Fenty's Mode On Schools Is Breeding Alienation
Monday, December 3, 2007
Adrian M. Fenty was in no mood for a debate.
The mayor had just finished briefing the D.C. Council on his plan to close 23 schools next year when one member objected to being left out of the decision making. Don't forget, Jim Graham reminded Fenty, that you can't sell the buildings without the council's approval.
"Are you threatening me?" Fenty responded, according to people in the room. When Graham tried to defuse the tension, Fenty "just brushed Graham off," one council member said. A short time later, when Marion Barry attempted to give the mayor advice on his governing style, Fenty cut him off twice, prompting Barry to curse at him, Barry said.
The exchanges, which came during a breakfast meeting Wednesday, highlighted a significant shift in the relationship between the mayor and the 13-member council in their high-stakes effort to improve the troubled school system, which Fenty has called his top priority.
After winning direct control of the 50,000-student system in the spring, the Democratic mayor has begun the more difficult work of trying to bring about fundamental change. The school system, whose enrollment has been falling annually, is saddled with crumbling buildings, poorly trained teachers and underachieving students. But Fenty's eagerness to show quick progress has butted up against the need to build partnerships with the elected leaders and parents whose support he must maintain.
"Relationships and politics are inextricably tied together," said D.C. Council Chairman Vincent C. Gray (D). "To get things done, there has to be some ground, a level of trust, that you both know your roles."
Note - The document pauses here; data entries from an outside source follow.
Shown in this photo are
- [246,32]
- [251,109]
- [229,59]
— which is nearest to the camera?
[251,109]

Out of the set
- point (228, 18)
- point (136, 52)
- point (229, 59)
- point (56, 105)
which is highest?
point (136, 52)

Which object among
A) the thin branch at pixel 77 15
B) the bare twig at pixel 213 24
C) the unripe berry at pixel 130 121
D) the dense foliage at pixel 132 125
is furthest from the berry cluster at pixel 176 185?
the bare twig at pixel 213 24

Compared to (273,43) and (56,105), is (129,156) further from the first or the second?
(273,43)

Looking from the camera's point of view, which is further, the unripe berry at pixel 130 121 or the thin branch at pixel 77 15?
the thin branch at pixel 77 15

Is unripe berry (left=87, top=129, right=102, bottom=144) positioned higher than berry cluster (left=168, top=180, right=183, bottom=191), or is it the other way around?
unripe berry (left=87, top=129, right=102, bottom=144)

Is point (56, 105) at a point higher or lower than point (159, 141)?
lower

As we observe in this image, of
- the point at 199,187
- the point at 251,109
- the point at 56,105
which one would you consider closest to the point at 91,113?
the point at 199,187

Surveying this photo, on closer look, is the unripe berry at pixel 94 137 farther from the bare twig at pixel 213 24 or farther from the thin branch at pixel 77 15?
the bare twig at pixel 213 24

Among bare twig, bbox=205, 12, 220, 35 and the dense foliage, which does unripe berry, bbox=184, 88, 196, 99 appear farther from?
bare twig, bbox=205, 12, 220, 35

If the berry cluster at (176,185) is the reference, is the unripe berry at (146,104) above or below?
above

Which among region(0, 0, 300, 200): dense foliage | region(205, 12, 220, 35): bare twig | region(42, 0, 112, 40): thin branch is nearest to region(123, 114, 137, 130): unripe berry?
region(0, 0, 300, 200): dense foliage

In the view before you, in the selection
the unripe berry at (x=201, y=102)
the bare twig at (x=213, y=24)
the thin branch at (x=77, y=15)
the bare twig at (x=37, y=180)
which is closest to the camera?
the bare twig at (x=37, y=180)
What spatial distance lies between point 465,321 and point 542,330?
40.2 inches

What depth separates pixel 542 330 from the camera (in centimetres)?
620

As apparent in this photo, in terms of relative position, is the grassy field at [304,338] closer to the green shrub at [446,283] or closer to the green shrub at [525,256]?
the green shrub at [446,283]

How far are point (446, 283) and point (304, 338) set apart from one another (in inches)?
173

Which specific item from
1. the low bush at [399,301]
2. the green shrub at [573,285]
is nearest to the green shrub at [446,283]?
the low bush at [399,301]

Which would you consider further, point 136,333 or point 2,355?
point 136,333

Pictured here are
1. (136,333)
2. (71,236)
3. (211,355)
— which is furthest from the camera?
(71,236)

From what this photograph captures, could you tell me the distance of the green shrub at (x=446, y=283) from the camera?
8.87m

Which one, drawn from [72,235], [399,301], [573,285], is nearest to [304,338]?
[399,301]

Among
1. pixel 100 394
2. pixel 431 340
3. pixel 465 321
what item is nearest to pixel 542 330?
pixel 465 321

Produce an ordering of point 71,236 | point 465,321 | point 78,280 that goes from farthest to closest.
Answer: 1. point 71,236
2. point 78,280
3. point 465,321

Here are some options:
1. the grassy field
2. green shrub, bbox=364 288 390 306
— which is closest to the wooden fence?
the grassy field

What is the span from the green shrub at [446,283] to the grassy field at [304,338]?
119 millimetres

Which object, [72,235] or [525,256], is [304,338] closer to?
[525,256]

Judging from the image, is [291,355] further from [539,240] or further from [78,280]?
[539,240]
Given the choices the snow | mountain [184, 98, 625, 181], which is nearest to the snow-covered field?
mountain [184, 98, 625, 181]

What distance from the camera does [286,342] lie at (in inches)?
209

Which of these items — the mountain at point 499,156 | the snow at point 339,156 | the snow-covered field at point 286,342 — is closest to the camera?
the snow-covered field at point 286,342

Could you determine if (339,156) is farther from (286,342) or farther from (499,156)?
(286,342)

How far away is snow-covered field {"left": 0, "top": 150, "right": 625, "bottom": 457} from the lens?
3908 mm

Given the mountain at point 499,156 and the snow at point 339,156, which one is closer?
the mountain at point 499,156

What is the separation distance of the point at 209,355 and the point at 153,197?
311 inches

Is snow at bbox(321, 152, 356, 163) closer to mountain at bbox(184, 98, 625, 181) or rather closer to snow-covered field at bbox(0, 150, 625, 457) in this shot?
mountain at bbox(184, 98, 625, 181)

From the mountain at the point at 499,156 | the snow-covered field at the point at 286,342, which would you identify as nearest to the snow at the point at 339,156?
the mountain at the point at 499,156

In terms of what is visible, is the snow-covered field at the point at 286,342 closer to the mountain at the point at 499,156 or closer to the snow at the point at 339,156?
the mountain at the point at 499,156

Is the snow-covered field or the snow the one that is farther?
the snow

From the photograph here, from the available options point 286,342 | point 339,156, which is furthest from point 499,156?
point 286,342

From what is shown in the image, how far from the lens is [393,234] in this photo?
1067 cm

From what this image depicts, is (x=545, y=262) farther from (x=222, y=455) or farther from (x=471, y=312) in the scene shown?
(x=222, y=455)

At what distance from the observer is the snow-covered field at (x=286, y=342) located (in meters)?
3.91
This struggle over who is in charge of school reform has played out in other big cities. In New York, Mayor Michael R. Bloomberg (I) bypassed the council and won approval from the state legislature to take control of the schools, but he has been criticized for shutting parents out of the process. In Los Angeles, Mayor Antonio R. Villaraigosa (D) was unsuccessful in winning political approval to take over the system.
Fenty has been criticized for failing to involve the council and community in key appointments, including those of Schools Chancellor Michelle A. Rhee and Police Chief Cathy L. Lanier. But the ill feelings over the school closings plan have threatened to do more lasting damage and complicate the reform effort.
Only four council members -- David A. Catania (I-At Large), Jack Evans (D-Ward 2), Mary M. Cheh (D-Ward 3) and Muriel Bowser (D-Ward 4) -- joined Fenty at a news conference to announce the plan after the breakfast meeting. The mayor and Rhee said that the money saved by closing buildings could be reinvested to add art, music and foreign-language programs. The turnout of council members was far sparser than the nine who stood by Fenty in January when he announced that he intended to take over the schools.
Even Fenty's solid supporters found it difficult to back him unconditionally. Two days after the news conference, Evans joined parents to publicly air their concerns about the potential closing of Shaw Junior High School. "I don't feel left out," as others may feel, Evans said. "The bigger issue is our children."
Clarence Cherry, who has two children at John Burroughs Elementary, slated to close, said he and other parents were shocked by Fenty's announcement because the mayor had visited the school last year and seemed supportive. "It really doesn't matter how we feel, obviously," said Cherry, president of the school's Parent-Teacher Association. "It puts a question mark on the leadership we elected for the city."
Although the council cannot vote directly on the school closings, it will vote Dec. 11 on Rhee's request for $81 million in supplemental funds to carry out the closings and partially cover a projected deficit. During an education oversight hearing Thursday, council members struck a confrontational tone with Rhee, asking her to explain how she chose the schools to be closed.